Pour le président chinois, le soleil se lèvera comme tous les matins sur l’empire du Milieu communiste et les milliers de manifestants d’Occupy Central réclamant depuis neuf jours davantage de démocratie ne changeront rien à cette certitude.
C’est donc la politique du wait and see. Pas question de sonner la charge, même si les gaz lacrymogènes ont déjà été utilisés. Pas question surtout de faire rouler les tanks qui se tiennent prêts comme à Tiananmen il y a un quart de siècle. Sur la grande place de Beijing, l’armée n’était intervenue qu’après deux mois de manifestations contre la corruption et pour des réformes politiques. Si la révolte a été écrasée dans le sang le 4 juin 1989, le bilan du massacre fait toujours l’objet de débats.
Alex Lo, chroniqueur au South China Morning Post, quotidien influent de Hong Kong, ne croit pas à un «Tiananmen-sur-Mer».
«Le gouvernement et la police ont tiré leurs leçons d’autres villes pour savoir comment réagir aux mouvements de style Occupy. Ils les laissent faire pendant un certain temps, attendent qu’ils se fatiguent, puis font vider les lieux d’occupation. Cela s’est fait à Londres, Barcelone, Oakland et à Wall Street…» (échange de courriels).

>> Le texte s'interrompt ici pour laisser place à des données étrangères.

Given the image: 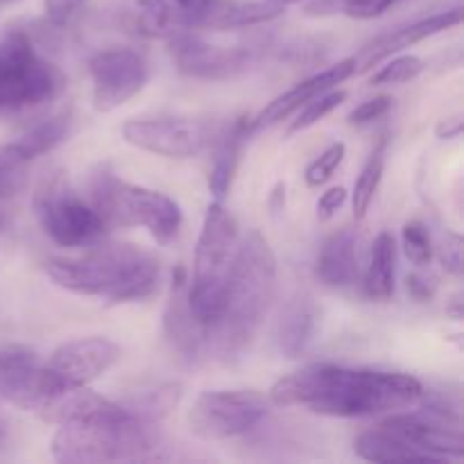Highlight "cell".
I'll list each match as a JSON object with an SVG mask.
<instances>
[{"mask_svg":"<svg viewBox=\"0 0 464 464\" xmlns=\"http://www.w3.org/2000/svg\"><path fill=\"white\" fill-rule=\"evenodd\" d=\"M0 3H16V0H0Z\"/></svg>","mask_w":464,"mask_h":464,"instance_id":"cell-46","label":"cell"},{"mask_svg":"<svg viewBox=\"0 0 464 464\" xmlns=\"http://www.w3.org/2000/svg\"><path fill=\"white\" fill-rule=\"evenodd\" d=\"M358 238L353 229H340L324 240L317 256V276L331 288H347L358 275Z\"/></svg>","mask_w":464,"mask_h":464,"instance_id":"cell-21","label":"cell"},{"mask_svg":"<svg viewBox=\"0 0 464 464\" xmlns=\"http://www.w3.org/2000/svg\"><path fill=\"white\" fill-rule=\"evenodd\" d=\"M238 245L236 218L216 199L204 213L202 234L195 249L193 281L188 284L190 308L204 324L218 315L222 290L229 279Z\"/></svg>","mask_w":464,"mask_h":464,"instance_id":"cell-6","label":"cell"},{"mask_svg":"<svg viewBox=\"0 0 464 464\" xmlns=\"http://www.w3.org/2000/svg\"><path fill=\"white\" fill-rule=\"evenodd\" d=\"M276 293V256L270 243L252 231L238 245L218 315L207 324V347L222 361H236L252 344Z\"/></svg>","mask_w":464,"mask_h":464,"instance_id":"cell-2","label":"cell"},{"mask_svg":"<svg viewBox=\"0 0 464 464\" xmlns=\"http://www.w3.org/2000/svg\"><path fill=\"white\" fill-rule=\"evenodd\" d=\"M344 202H347V188L344 186H334V188L322 193V198L317 199V218L320 220H329L335 211L343 208Z\"/></svg>","mask_w":464,"mask_h":464,"instance_id":"cell-39","label":"cell"},{"mask_svg":"<svg viewBox=\"0 0 464 464\" xmlns=\"http://www.w3.org/2000/svg\"><path fill=\"white\" fill-rule=\"evenodd\" d=\"M91 207L107 227H145L157 243L170 245L184 222L179 204L161 190L127 184L107 166L91 177Z\"/></svg>","mask_w":464,"mask_h":464,"instance_id":"cell-5","label":"cell"},{"mask_svg":"<svg viewBox=\"0 0 464 464\" xmlns=\"http://www.w3.org/2000/svg\"><path fill=\"white\" fill-rule=\"evenodd\" d=\"M270 406V397L256 390H208L195 399L188 424L202 440H231L256 429Z\"/></svg>","mask_w":464,"mask_h":464,"instance_id":"cell-9","label":"cell"},{"mask_svg":"<svg viewBox=\"0 0 464 464\" xmlns=\"http://www.w3.org/2000/svg\"><path fill=\"white\" fill-rule=\"evenodd\" d=\"M168 53L177 71L193 80H234L258 57L256 45H216L199 34L181 30L168 39Z\"/></svg>","mask_w":464,"mask_h":464,"instance_id":"cell-10","label":"cell"},{"mask_svg":"<svg viewBox=\"0 0 464 464\" xmlns=\"http://www.w3.org/2000/svg\"><path fill=\"white\" fill-rule=\"evenodd\" d=\"M68 385L75 383H68L50 367H41L30 349L7 347L0 352V401L41 415Z\"/></svg>","mask_w":464,"mask_h":464,"instance_id":"cell-11","label":"cell"},{"mask_svg":"<svg viewBox=\"0 0 464 464\" xmlns=\"http://www.w3.org/2000/svg\"><path fill=\"white\" fill-rule=\"evenodd\" d=\"M440 263L453 276H460L464 270V240L456 231H449L440 245Z\"/></svg>","mask_w":464,"mask_h":464,"instance_id":"cell-34","label":"cell"},{"mask_svg":"<svg viewBox=\"0 0 464 464\" xmlns=\"http://www.w3.org/2000/svg\"><path fill=\"white\" fill-rule=\"evenodd\" d=\"M462 118L456 116V118H447V121L440 122L438 127H435V134H438V139H444V140H451V139H458V136L462 134Z\"/></svg>","mask_w":464,"mask_h":464,"instance_id":"cell-40","label":"cell"},{"mask_svg":"<svg viewBox=\"0 0 464 464\" xmlns=\"http://www.w3.org/2000/svg\"><path fill=\"white\" fill-rule=\"evenodd\" d=\"M247 136V118H236L218 136L216 150H213L211 170H208V190H211L218 202H222V198L229 193L231 184H234L236 172H238L240 152H243V143Z\"/></svg>","mask_w":464,"mask_h":464,"instance_id":"cell-22","label":"cell"},{"mask_svg":"<svg viewBox=\"0 0 464 464\" xmlns=\"http://www.w3.org/2000/svg\"><path fill=\"white\" fill-rule=\"evenodd\" d=\"M344 100H347V91H340V89H331L326 91V93L313 98L311 102L304 104L302 113H299L297 121L290 125L288 134H295V131H302V130H308V127L317 125L322 118H326L334 109H338Z\"/></svg>","mask_w":464,"mask_h":464,"instance_id":"cell-30","label":"cell"},{"mask_svg":"<svg viewBox=\"0 0 464 464\" xmlns=\"http://www.w3.org/2000/svg\"><path fill=\"white\" fill-rule=\"evenodd\" d=\"M397 0H343V14L356 21H372L388 12Z\"/></svg>","mask_w":464,"mask_h":464,"instance_id":"cell-36","label":"cell"},{"mask_svg":"<svg viewBox=\"0 0 464 464\" xmlns=\"http://www.w3.org/2000/svg\"><path fill=\"white\" fill-rule=\"evenodd\" d=\"M315 322L317 311L311 299L295 297L288 302L276 324V343L285 358H299L306 352L315 334Z\"/></svg>","mask_w":464,"mask_h":464,"instance_id":"cell-23","label":"cell"},{"mask_svg":"<svg viewBox=\"0 0 464 464\" xmlns=\"http://www.w3.org/2000/svg\"><path fill=\"white\" fill-rule=\"evenodd\" d=\"M420 379L399 372L311 365L284 376L270 388L272 406L306 408L324 417H372L408 411L421 401Z\"/></svg>","mask_w":464,"mask_h":464,"instance_id":"cell-1","label":"cell"},{"mask_svg":"<svg viewBox=\"0 0 464 464\" xmlns=\"http://www.w3.org/2000/svg\"><path fill=\"white\" fill-rule=\"evenodd\" d=\"M27 159L14 143L0 145V202L14 198L25 186Z\"/></svg>","mask_w":464,"mask_h":464,"instance_id":"cell-29","label":"cell"},{"mask_svg":"<svg viewBox=\"0 0 464 464\" xmlns=\"http://www.w3.org/2000/svg\"><path fill=\"white\" fill-rule=\"evenodd\" d=\"M379 426L415 447L417 451L426 453L433 462L464 458L462 417L444 415L421 406V411L415 412H392V417L381 421Z\"/></svg>","mask_w":464,"mask_h":464,"instance_id":"cell-12","label":"cell"},{"mask_svg":"<svg viewBox=\"0 0 464 464\" xmlns=\"http://www.w3.org/2000/svg\"><path fill=\"white\" fill-rule=\"evenodd\" d=\"M163 331L172 352L179 353V358H184L188 365H195L202 358L207 349V324L190 308L188 275L184 266H177L172 272L170 297L163 313Z\"/></svg>","mask_w":464,"mask_h":464,"instance_id":"cell-15","label":"cell"},{"mask_svg":"<svg viewBox=\"0 0 464 464\" xmlns=\"http://www.w3.org/2000/svg\"><path fill=\"white\" fill-rule=\"evenodd\" d=\"M460 23H462V7H453L449 9V12L421 18V21L411 23V25L399 27V30L388 32V34H381L379 39H374L372 44H367L365 48H362L361 59H356L358 63L356 71H370L374 63L383 62V59H390L392 54L401 53L403 48H411V45L429 39V36H435L440 34V32L460 25Z\"/></svg>","mask_w":464,"mask_h":464,"instance_id":"cell-18","label":"cell"},{"mask_svg":"<svg viewBox=\"0 0 464 464\" xmlns=\"http://www.w3.org/2000/svg\"><path fill=\"white\" fill-rule=\"evenodd\" d=\"M356 453L367 462H379V464H411V462H433L426 453L417 451L415 447L406 444L385 430L383 426L365 430L358 435L356 440Z\"/></svg>","mask_w":464,"mask_h":464,"instance_id":"cell-25","label":"cell"},{"mask_svg":"<svg viewBox=\"0 0 464 464\" xmlns=\"http://www.w3.org/2000/svg\"><path fill=\"white\" fill-rule=\"evenodd\" d=\"M344 157H347V145L344 143L329 145V148H326L324 152H322L315 161H311V166L306 168V175H304L306 177V184L311 186V188H317V186L326 184V181L334 177V172L340 168V163L344 161Z\"/></svg>","mask_w":464,"mask_h":464,"instance_id":"cell-33","label":"cell"},{"mask_svg":"<svg viewBox=\"0 0 464 464\" xmlns=\"http://www.w3.org/2000/svg\"><path fill=\"white\" fill-rule=\"evenodd\" d=\"M122 139L159 157L188 159L207 148L211 131L190 118H140L122 125Z\"/></svg>","mask_w":464,"mask_h":464,"instance_id":"cell-14","label":"cell"},{"mask_svg":"<svg viewBox=\"0 0 464 464\" xmlns=\"http://www.w3.org/2000/svg\"><path fill=\"white\" fill-rule=\"evenodd\" d=\"M121 347L113 340L91 335L63 343L50 356V370L75 385H89L91 381L107 374L121 361Z\"/></svg>","mask_w":464,"mask_h":464,"instance_id":"cell-16","label":"cell"},{"mask_svg":"<svg viewBox=\"0 0 464 464\" xmlns=\"http://www.w3.org/2000/svg\"><path fill=\"white\" fill-rule=\"evenodd\" d=\"M392 102L394 100L390 98V95H376V98L365 100V102L358 104V107L349 113V125L362 127V125H370V122L379 121V118H383L385 113L392 109Z\"/></svg>","mask_w":464,"mask_h":464,"instance_id":"cell-35","label":"cell"},{"mask_svg":"<svg viewBox=\"0 0 464 464\" xmlns=\"http://www.w3.org/2000/svg\"><path fill=\"white\" fill-rule=\"evenodd\" d=\"M408 293L417 302H429L438 293V279L433 275H424V272H412L406 279Z\"/></svg>","mask_w":464,"mask_h":464,"instance_id":"cell-38","label":"cell"},{"mask_svg":"<svg viewBox=\"0 0 464 464\" xmlns=\"http://www.w3.org/2000/svg\"><path fill=\"white\" fill-rule=\"evenodd\" d=\"M447 315L451 317V320L460 322L462 315H464V302H462V295H453L451 299L447 302Z\"/></svg>","mask_w":464,"mask_h":464,"instance_id":"cell-42","label":"cell"},{"mask_svg":"<svg viewBox=\"0 0 464 464\" xmlns=\"http://www.w3.org/2000/svg\"><path fill=\"white\" fill-rule=\"evenodd\" d=\"M284 5L272 0H208L207 7L188 18L190 27L207 30H245L266 25L284 14Z\"/></svg>","mask_w":464,"mask_h":464,"instance_id":"cell-19","label":"cell"},{"mask_svg":"<svg viewBox=\"0 0 464 464\" xmlns=\"http://www.w3.org/2000/svg\"><path fill=\"white\" fill-rule=\"evenodd\" d=\"M5 438H7V426H5V421H0V444L5 442Z\"/></svg>","mask_w":464,"mask_h":464,"instance_id":"cell-44","label":"cell"},{"mask_svg":"<svg viewBox=\"0 0 464 464\" xmlns=\"http://www.w3.org/2000/svg\"><path fill=\"white\" fill-rule=\"evenodd\" d=\"M32 208L41 229L62 247H89L102 238L107 225L77 195L63 170H50L36 184Z\"/></svg>","mask_w":464,"mask_h":464,"instance_id":"cell-8","label":"cell"},{"mask_svg":"<svg viewBox=\"0 0 464 464\" xmlns=\"http://www.w3.org/2000/svg\"><path fill=\"white\" fill-rule=\"evenodd\" d=\"M177 3V7L181 9V12L186 14V16H195V14L199 12V9H204L207 7V3L208 0H175Z\"/></svg>","mask_w":464,"mask_h":464,"instance_id":"cell-43","label":"cell"},{"mask_svg":"<svg viewBox=\"0 0 464 464\" xmlns=\"http://www.w3.org/2000/svg\"><path fill=\"white\" fill-rule=\"evenodd\" d=\"M356 68H358L356 57H349V59H343V62L334 63V66L324 68V71L308 77V80L299 82V84H295L290 91L276 95V98L272 100V102L267 104L256 118L247 121V131L249 134H254V131H261L266 130V127H272L276 125V122L285 121L290 113L302 109L304 104L311 102L313 98H317V95L326 93V91L331 89H338V84L347 82L349 77L356 72Z\"/></svg>","mask_w":464,"mask_h":464,"instance_id":"cell-17","label":"cell"},{"mask_svg":"<svg viewBox=\"0 0 464 464\" xmlns=\"http://www.w3.org/2000/svg\"><path fill=\"white\" fill-rule=\"evenodd\" d=\"M426 68L424 59L415 57V54H403V57H394L392 62L385 63L381 71H376L372 75L370 84L372 86H392V84H403V82L415 80L417 75H421V71Z\"/></svg>","mask_w":464,"mask_h":464,"instance_id":"cell-31","label":"cell"},{"mask_svg":"<svg viewBox=\"0 0 464 464\" xmlns=\"http://www.w3.org/2000/svg\"><path fill=\"white\" fill-rule=\"evenodd\" d=\"M383 170H385V140H381L376 145V150L372 152V157L367 159L365 168L358 175L356 184H353V193H352V207H353V218L356 220H362L370 211L372 202H374V195L379 190L381 179H383Z\"/></svg>","mask_w":464,"mask_h":464,"instance_id":"cell-28","label":"cell"},{"mask_svg":"<svg viewBox=\"0 0 464 464\" xmlns=\"http://www.w3.org/2000/svg\"><path fill=\"white\" fill-rule=\"evenodd\" d=\"M72 125L71 111L54 113V116L45 118V121L36 122L34 127L25 131L18 140H14V145L18 148V152L32 161V159L41 157V154H48L50 150L57 148L63 139L68 136Z\"/></svg>","mask_w":464,"mask_h":464,"instance_id":"cell-26","label":"cell"},{"mask_svg":"<svg viewBox=\"0 0 464 464\" xmlns=\"http://www.w3.org/2000/svg\"><path fill=\"white\" fill-rule=\"evenodd\" d=\"M397 281V243L390 231H381L374 238L370 266L365 272V295L372 302H388L394 295Z\"/></svg>","mask_w":464,"mask_h":464,"instance_id":"cell-24","label":"cell"},{"mask_svg":"<svg viewBox=\"0 0 464 464\" xmlns=\"http://www.w3.org/2000/svg\"><path fill=\"white\" fill-rule=\"evenodd\" d=\"M403 252H406L408 261L412 266L424 267L430 263V258H433V245H430L429 229L421 222H406V227H403Z\"/></svg>","mask_w":464,"mask_h":464,"instance_id":"cell-32","label":"cell"},{"mask_svg":"<svg viewBox=\"0 0 464 464\" xmlns=\"http://www.w3.org/2000/svg\"><path fill=\"white\" fill-rule=\"evenodd\" d=\"M122 25L145 39H170L181 30H188V16L168 0H131L122 14ZM193 30V27H190Z\"/></svg>","mask_w":464,"mask_h":464,"instance_id":"cell-20","label":"cell"},{"mask_svg":"<svg viewBox=\"0 0 464 464\" xmlns=\"http://www.w3.org/2000/svg\"><path fill=\"white\" fill-rule=\"evenodd\" d=\"M84 5V0H45V16L53 25L62 27L80 12V7Z\"/></svg>","mask_w":464,"mask_h":464,"instance_id":"cell-37","label":"cell"},{"mask_svg":"<svg viewBox=\"0 0 464 464\" xmlns=\"http://www.w3.org/2000/svg\"><path fill=\"white\" fill-rule=\"evenodd\" d=\"M181 388L177 383L157 385L152 390H143V392L134 394L127 401H122L125 411L130 412L134 420L145 421V424L159 426L179 403Z\"/></svg>","mask_w":464,"mask_h":464,"instance_id":"cell-27","label":"cell"},{"mask_svg":"<svg viewBox=\"0 0 464 464\" xmlns=\"http://www.w3.org/2000/svg\"><path fill=\"white\" fill-rule=\"evenodd\" d=\"M45 270L59 288L104 297L109 306L152 297L161 279L159 258L130 243L98 245L80 258H50Z\"/></svg>","mask_w":464,"mask_h":464,"instance_id":"cell-3","label":"cell"},{"mask_svg":"<svg viewBox=\"0 0 464 464\" xmlns=\"http://www.w3.org/2000/svg\"><path fill=\"white\" fill-rule=\"evenodd\" d=\"M270 208L275 213H281L285 207V184H276L275 190L270 193Z\"/></svg>","mask_w":464,"mask_h":464,"instance_id":"cell-41","label":"cell"},{"mask_svg":"<svg viewBox=\"0 0 464 464\" xmlns=\"http://www.w3.org/2000/svg\"><path fill=\"white\" fill-rule=\"evenodd\" d=\"M159 449H163V444L157 426L131 415L113 421L59 424L50 442L53 458L63 464L157 460Z\"/></svg>","mask_w":464,"mask_h":464,"instance_id":"cell-4","label":"cell"},{"mask_svg":"<svg viewBox=\"0 0 464 464\" xmlns=\"http://www.w3.org/2000/svg\"><path fill=\"white\" fill-rule=\"evenodd\" d=\"M62 86V71L36 53L30 32L9 30L0 36V111L50 102Z\"/></svg>","mask_w":464,"mask_h":464,"instance_id":"cell-7","label":"cell"},{"mask_svg":"<svg viewBox=\"0 0 464 464\" xmlns=\"http://www.w3.org/2000/svg\"><path fill=\"white\" fill-rule=\"evenodd\" d=\"M93 102L98 111H113L148 84V62L131 48H107L89 59Z\"/></svg>","mask_w":464,"mask_h":464,"instance_id":"cell-13","label":"cell"},{"mask_svg":"<svg viewBox=\"0 0 464 464\" xmlns=\"http://www.w3.org/2000/svg\"><path fill=\"white\" fill-rule=\"evenodd\" d=\"M272 3H279V5H295V3H304V0H272Z\"/></svg>","mask_w":464,"mask_h":464,"instance_id":"cell-45","label":"cell"}]
</instances>
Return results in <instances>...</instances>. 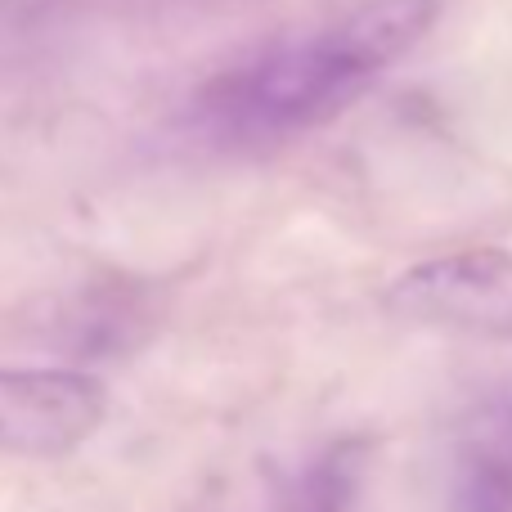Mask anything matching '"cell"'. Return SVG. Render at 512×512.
Wrapping results in <instances>:
<instances>
[{"instance_id": "cell-2", "label": "cell", "mask_w": 512, "mask_h": 512, "mask_svg": "<svg viewBox=\"0 0 512 512\" xmlns=\"http://www.w3.org/2000/svg\"><path fill=\"white\" fill-rule=\"evenodd\" d=\"M387 310L409 324L463 337H512V252L468 248L423 261L387 288Z\"/></svg>"}, {"instance_id": "cell-5", "label": "cell", "mask_w": 512, "mask_h": 512, "mask_svg": "<svg viewBox=\"0 0 512 512\" xmlns=\"http://www.w3.org/2000/svg\"><path fill=\"white\" fill-rule=\"evenodd\" d=\"M432 18H436V0H364L337 27L382 72L405 50H414L418 36L432 27Z\"/></svg>"}, {"instance_id": "cell-6", "label": "cell", "mask_w": 512, "mask_h": 512, "mask_svg": "<svg viewBox=\"0 0 512 512\" xmlns=\"http://www.w3.org/2000/svg\"><path fill=\"white\" fill-rule=\"evenodd\" d=\"M355 486V454H328L324 463L306 472V477L292 486L288 512H342L346 495Z\"/></svg>"}, {"instance_id": "cell-4", "label": "cell", "mask_w": 512, "mask_h": 512, "mask_svg": "<svg viewBox=\"0 0 512 512\" xmlns=\"http://www.w3.org/2000/svg\"><path fill=\"white\" fill-rule=\"evenodd\" d=\"M454 508L512 512V400L477 409L454 450Z\"/></svg>"}, {"instance_id": "cell-3", "label": "cell", "mask_w": 512, "mask_h": 512, "mask_svg": "<svg viewBox=\"0 0 512 512\" xmlns=\"http://www.w3.org/2000/svg\"><path fill=\"white\" fill-rule=\"evenodd\" d=\"M108 391L72 369H0V454L59 459L99 432Z\"/></svg>"}, {"instance_id": "cell-1", "label": "cell", "mask_w": 512, "mask_h": 512, "mask_svg": "<svg viewBox=\"0 0 512 512\" xmlns=\"http://www.w3.org/2000/svg\"><path fill=\"white\" fill-rule=\"evenodd\" d=\"M378 77L369 59L346 41L342 27L292 41L252 59L207 90V113L234 135H283L315 126L346 108Z\"/></svg>"}]
</instances>
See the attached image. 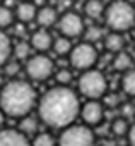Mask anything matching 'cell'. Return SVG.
I'll return each instance as SVG.
<instances>
[{
	"instance_id": "obj_1",
	"label": "cell",
	"mask_w": 135,
	"mask_h": 146,
	"mask_svg": "<svg viewBox=\"0 0 135 146\" xmlns=\"http://www.w3.org/2000/svg\"><path fill=\"white\" fill-rule=\"evenodd\" d=\"M81 100L77 91L70 86H53L41 98H38V117L51 129H65L75 124L81 112Z\"/></svg>"
},
{
	"instance_id": "obj_18",
	"label": "cell",
	"mask_w": 135,
	"mask_h": 146,
	"mask_svg": "<svg viewBox=\"0 0 135 146\" xmlns=\"http://www.w3.org/2000/svg\"><path fill=\"white\" fill-rule=\"evenodd\" d=\"M17 131L29 139V136L38 134V119L34 115H31V113L22 117V119H19V129Z\"/></svg>"
},
{
	"instance_id": "obj_29",
	"label": "cell",
	"mask_w": 135,
	"mask_h": 146,
	"mask_svg": "<svg viewBox=\"0 0 135 146\" xmlns=\"http://www.w3.org/2000/svg\"><path fill=\"white\" fill-rule=\"evenodd\" d=\"M126 141H128V146H135V122L130 124V131L126 134Z\"/></svg>"
},
{
	"instance_id": "obj_10",
	"label": "cell",
	"mask_w": 135,
	"mask_h": 146,
	"mask_svg": "<svg viewBox=\"0 0 135 146\" xmlns=\"http://www.w3.org/2000/svg\"><path fill=\"white\" fill-rule=\"evenodd\" d=\"M53 36L48 29H43V28H38L33 35H31V48L36 50L38 53H46L48 50H51V45H53Z\"/></svg>"
},
{
	"instance_id": "obj_33",
	"label": "cell",
	"mask_w": 135,
	"mask_h": 146,
	"mask_svg": "<svg viewBox=\"0 0 135 146\" xmlns=\"http://www.w3.org/2000/svg\"><path fill=\"white\" fill-rule=\"evenodd\" d=\"M0 4H2V0H0Z\"/></svg>"
},
{
	"instance_id": "obj_17",
	"label": "cell",
	"mask_w": 135,
	"mask_h": 146,
	"mask_svg": "<svg viewBox=\"0 0 135 146\" xmlns=\"http://www.w3.org/2000/svg\"><path fill=\"white\" fill-rule=\"evenodd\" d=\"M120 86H121V91H123L126 96H130V98L135 100V67L121 74Z\"/></svg>"
},
{
	"instance_id": "obj_24",
	"label": "cell",
	"mask_w": 135,
	"mask_h": 146,
	"mask_svg": "<svg viewBox=\"0 0 135 146\" xmlns=\"http://www.w3.org/2000/svg\"><path fill=\"white\" fill-rule=\"evenodd\" d=\"M31 45L29 41H17L16 45H12V55L16 60H28L31 57Z\"/></svg>"
},
{
	"instance_id": "obj_8",
	"label": "cell",
	"mask_w": 135,
	"mask_h": 146,
	"mask_svg": "<svg viewBox=\"0 0 135 146\" xmlns=\"http://www.w3.org/2000/svg\"><path fill=\"white\" fill-rule=\"evenodd\" d=\"M56 28H58L60 36L74 40V38L84 35L86 24H84V19H82V16L79 12H75V11H65L62 16H58Z\"/></svg>"
},
{
	"instance_id": "obj_31",
	"label": "cell",
	"mask_w": 135,
	"mask_h": 146,
	"mask_svg": "<svg viewBox=\"0 0 135 146\" xmlns=\"http://www.w3.org/2000/svg\"><path fill=\"white\" fill-rule=\"evenodd\" d=\"M0 88H2V76H0Z\"/></svg>"
},
{
	"instance_id": "obj_16",
	"label": "cell",
	"mask_w": 135,
	"mask_h": 146,
	"mask_svg": "<svg viewBox=\"0 0 135 146\" xmlns=\"http://www.w3.org/2000/svg\"><path fill=\"white\" fill-rule=\"evenodd\" d=\"M104 9H106V4L103 0H86V4H84V14H86V17H89L92 21L103 19Z\"/></svg>"
},
{
	"instance_id": "obj_3",
	"label": "cell",
	"mask_w": 135,
	"mask_h": 146,
	"mask_svg": "<svg viewBox=\"0 0 135 146\" xmlns=\"http://www.w3.org/2000/svg\"><path fill=\"white\" fill-rule=\"evenodd\" d=\"M104 26L115 33H126L135 28V7L128 0H113L104 9Z\"/></svg>"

Même si la «révolte des parapluies» dure «des semaines et même des mois», précise le journaliste, «ceux qui espèrent un moment Tiananmen seront déçus».
Peut-être, mais encore une fois Beijing était resté les bras croisés de longues semaines en 1989 avant d’écraser la révolte, totalement occultée en Chine, mais commémorée chaque année dans la région semi-autonome de l’ancienne colonie britannique qui représente moins de 1% de la population chinoise.
Xi Jinping ne peut se permettre de voir la grogne à Hong Kong gagner le reste du pays, déjà empêtré dans des inégalités sociales plus grandes que dans les économies capitalistes avancées.
Néanmoins, il ne peut taper du poing. Du moins pour l’instant. Il reçoit le 10 novembre les dirigeants de l’APEC, l’Organisation de coopération économique Asie-Pacifique. Ses mains doivent rester propres.
Les premiers signes de division au sein d’Occupy Central doivent le rassurer. Les heurts violents ayant opposé les contestataires aux forces policières et même à des contre-manifestants dont certains seraient des membres de la triade, la mafia chinoise, ne doivent pas lui déplaire.
Pour mater une révolte, Xi Jinping a finalement dû lire Le Lion et le Rat: «On a souvent besoin d’un plus petit que soi.»